Reproduce the data exactly as given, except for any images.

> _The data_
>>>>
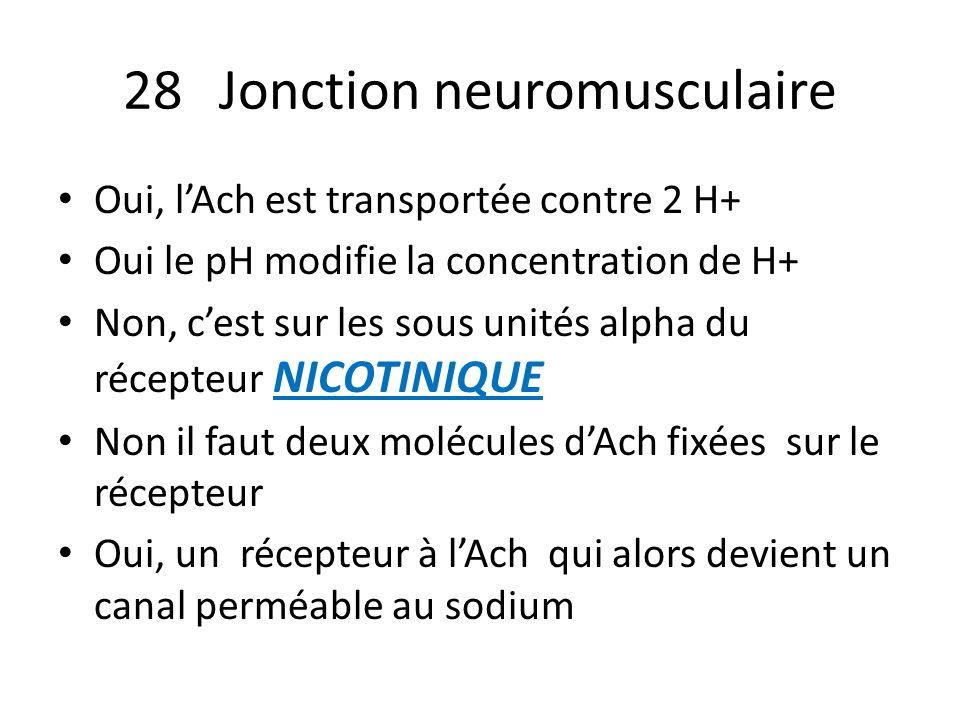 28 Jonction neuromusculaire Oui, lAch est transportée contre 2 H+ Oui le pH modifie la concentration de H+ Non, cest sur les sous unités alpha du réce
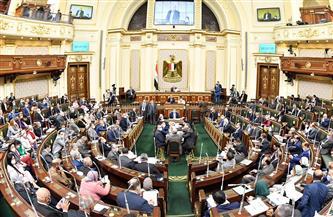 """""""صيادلة الإسكندرية"""" تناقش أزمة تكليف دفعتي 2018 و2019 مع """"النواب"""""""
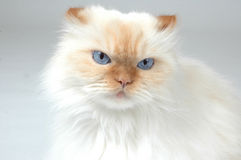 Yeah, whatever!. Cat gives a irritated expression. Lexus the Cat Royalty Free Stock Image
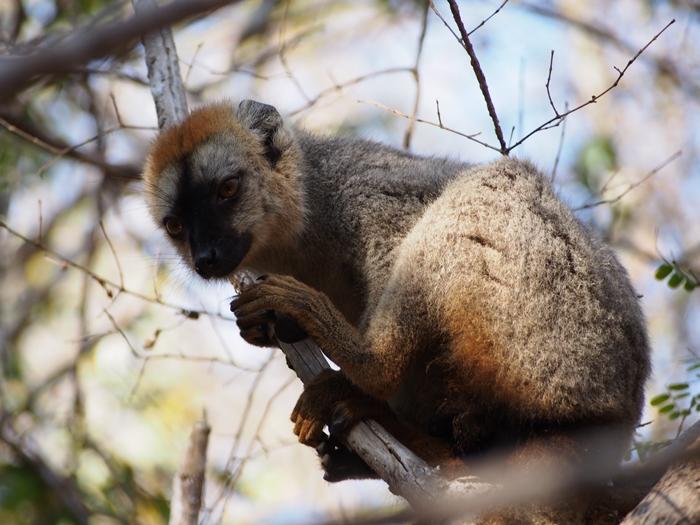 キリンディ森林保護区 過酷な道の先には。。シファカとの出会い (37)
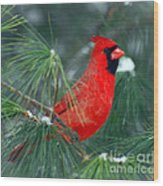 The Santa Bird Wood Print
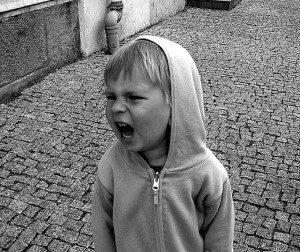 terrible twos toddler life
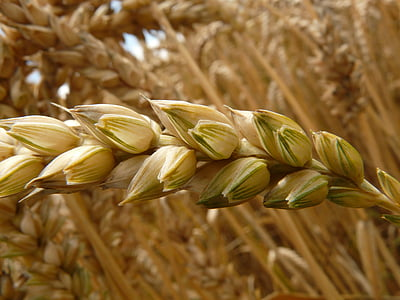 closeup photography of wheat grains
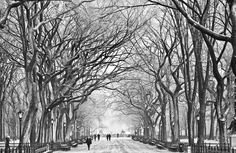 Central Park in winter, New York, USA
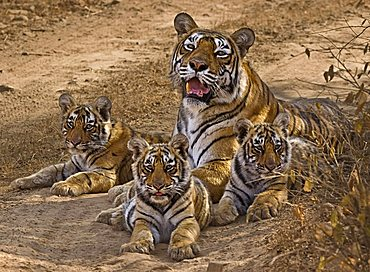Wild tigress (Panthera tigris) with three young cubs in Ranthambore National Park, Rajasthan, India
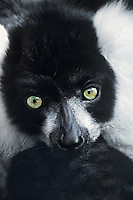 654054002 portrait of a captive ruffed lemur varecia variegata - animal is a zoo animal - species is highly endangered in its home distribution on the island of madagascar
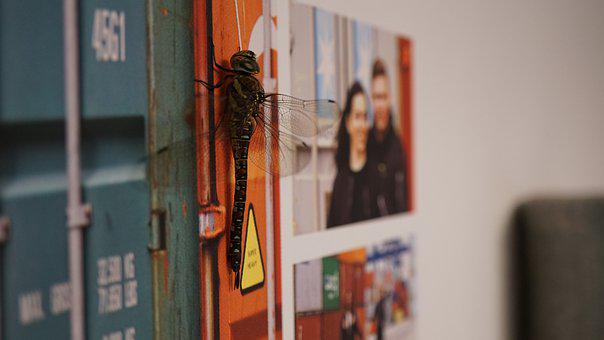 Dragonfly, Huge, Camouflage, Inside, Flight Insect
<<<<
> _Result for this exercise_
 28 Jonction neuromusculaire Oui, lAch est transportée contre 2 H+ Oui le pH modifie la concentration de H+ Non, cest sur les sous unités alpha du réce
 """""""صيادلة الإسكندرية"""" تناقش أزمة تكليف دفعتي 2018 و2019 مع """"النواب"""""""
 Yeah, whatever!. Cat gives a irritated expression. Lexus the Cat Royalty Free Stock Image
 キリンディ森林保護区 過酷な道の先には。。シファカとの出会い (37)
 The Santa Bird Wood Print
 terrible twos toddler life
 closeup photography of wheat grains
 Central Park in winter, New York, USA
Wild tigress (Panthera tigris) with three young cubs in Ranthambore National Park, Rajasthan, India
 654054002 portrait of a captive ruffed lemur varecia variegata - animal is a zoo animal - species is highly endangered in its home distribution on the island of madagascar
 Dragonfly, Huge, Camouflage, Inside, Flight Insect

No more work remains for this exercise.